Passage shown:
============

Inventive ways to upcycle your food scraps – by Tina Sabbagh

You’ve peeled, chopped sliced and trimmed, and now it’s time to throw out those food scraps – right?

Wrong!

Although it might seem like there is little use for vegetable peelings, or those little bits in jars that a spoon just can’t get to, there are many inventive ways to upcycle your kitchen scraps into something delicious. Not only is it fun to come up with innovative ideas for repurposing food waste, but it’s also great for the planet (not to mention, your wallet!)

Making the most of it

You’ll know the feeling – you’ve been trying to scrape the last little morsels from a jar, but no matter how hard you try, you just can’t seem to get to them? Well, don’t fret – for there’s an easier way. Instead of trying to scrape leftovers out of the jar, why not try adding something to it? For example, by adding some olive oil, lemon juice, garlic and herbs of your choice to an almost-finished jar of mustard and giving it a good shake, you’ll be left with a quick, tasty salad dressing! This also works well for things like shop-bought pasta sauces – just add a drop of water, give it a shake, and add it to your cooking pot.

The easiest way to make the most of our fruit and veg is to make sure we are using the whole thing – or as close to it as possible. Have you ever tried turning your potato peelings into a crispy snack? Potato skins contain fibre, vitamins and minerals such as vitamin C, potassium and iron, so eating the whole potato can also be beneficial to our health.

After making sure that you’ve cleaned your potatoes well, take the skins, pat them dry and coat with a little bit of oil. Arrange them on a baking sheet, making sure not to overlap (this will allow them to crisp up nicely), and bake on a 180C fan for 8-10 minutes, checking every few minutes. When they are still warm, lightly toss them in your favourite combination of herbs and spices. These make a delicious snack as they are, but are great as a crunchy, flavourful garnish on soups and salads. Why not try the same technique for vegetable peelings?

============

Extracted data:
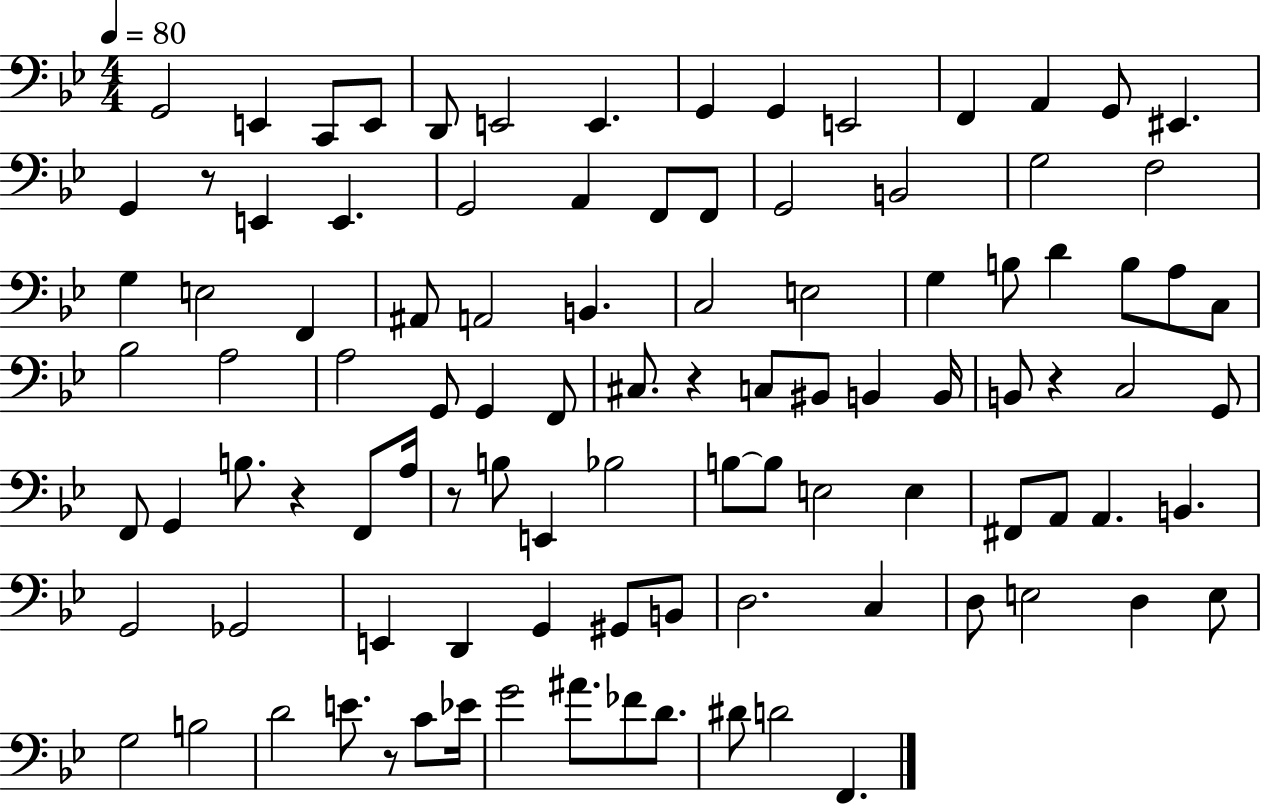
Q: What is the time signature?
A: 4/4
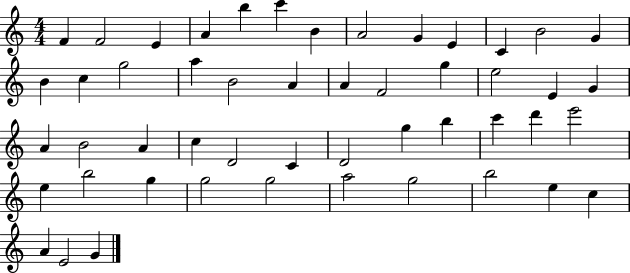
{
  \clef treble
  \numericTimeSignature
  \time 4/4
  \key c \major
  f'4 f'2 e'4 | a'4 b''4 c'''4 b'4 | a'2 g'4 e'4 | c'4 b'2 g'4 | \break b'4 c''4 g''2 | a''4 b'2 a'4 | a'4 f'2 g''4 | e''2 e'4 g'4 | \break a'4 b'2 a'4 | c''4 d'2 c'4 | d'2 g''4 b''4 | c'''4 d'''4 e'''2 | \break e''4 b''2 g''4 | g''2 g''2 | a''2 g''2 | b''2 e''4 c''4 | \break a'4 e'2 g'4 | \bar "|."
}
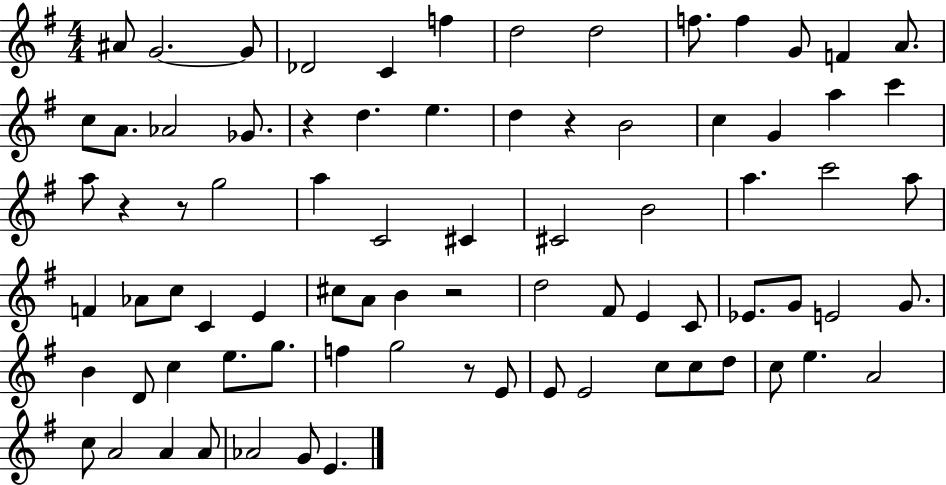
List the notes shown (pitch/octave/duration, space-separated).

A#4/e G4/h. G4/e Db4/h C4/q F5/q D5/h D5/h F5/e. F5/q G4/e F4/q A4/e. C5/e A4/e. Ab4/h Gb4/e. R/q D5/q. E5/q. D5/q R/q B4/h C5/q G4/q A5/q C6/q A5/e R/q R/e G5/h A5/q C4/h C#4/q C#4/h B4/h A5/q. C6/h A5/e F4/q Ab4/e C5/e C4/q E4/q C#5/e A4/e B4/q R/h D5/h F#4/e E4/q C4/e Eb4/e. G4/e E4/h G4/e. B4/q D4/e C5/q E5/e. G5/e. F5/q G5/h R/e E4/e E4/e E4/h C5/e C5/e D5/e C5/e E5/q. A4/h C5/e A4/h A4/q A4/e Ab4/h G4/e E4/q.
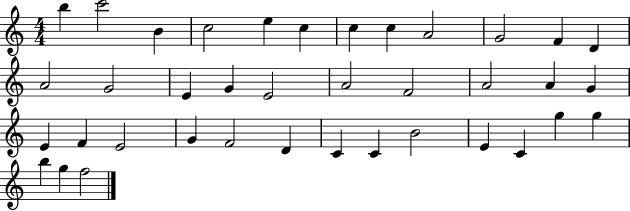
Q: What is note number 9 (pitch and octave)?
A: A4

============

Exercise requirements:
1. In the piece on upcycling food scraps, rewrite the paragraph that begins "After making sure that you've cleaned your potatoes well" as a short list of steps, keeping its main facts.
2. Recast the lines of the records as a numbered list, starting with the line with "A#4/e G4/h. G4/e" and going on through the end of the records. Leave out blank lines and the pictures.

Answers for the tasks:
1.
1. Clean the potatoes well, then take the skins, pat them dry and coat them with a little oil.
2. Spread them on a baking sheet without overlapping so they crisp up nicely.
3. Bake at 180C fan for 8-10 minutes, checking every few minutes.
4. While they are still warm, toss them lightly in your favorite herbs and spices.
5. Eat them as a snack or use them as a crunchy garnish on soups and salads. The same method can be tried with vegetable peelings.

2.
1. A#4/e G4/h. G4/e Db4/h C4/q F5/q D5/h D5/h F5/e. F5/q G4/e F4/q A4/e. C5/e A4/e. Ab4/h Gb4/e. R/q D5/q. E5/q. D5/q R/q B4/h C5/q G4/q A5/q C6/q A5/e R/q R/e G5/h A5/q C4/h C#4/q C#4/h B4/h A5/q. C6/h A5/e F4/q Ab4/e C5/e C4/q E4/q C#5/e A4/e B4/q R/h D5/h F#4/e E4/q C4/e Eb4/e. G4/e E4/h G4/e. B4/q D4/e C5/q E5/e. G5/e. F5/q G5/h R/e E4/e E4/e E4/h C5/e C5/e D5/e C5/e E5/q. A4/h C5/e A4/h A4/q A4/e Ab4/h G4/e E4/q.
2. Q: What is note number 9 (pitch and octave)?
3. A: A4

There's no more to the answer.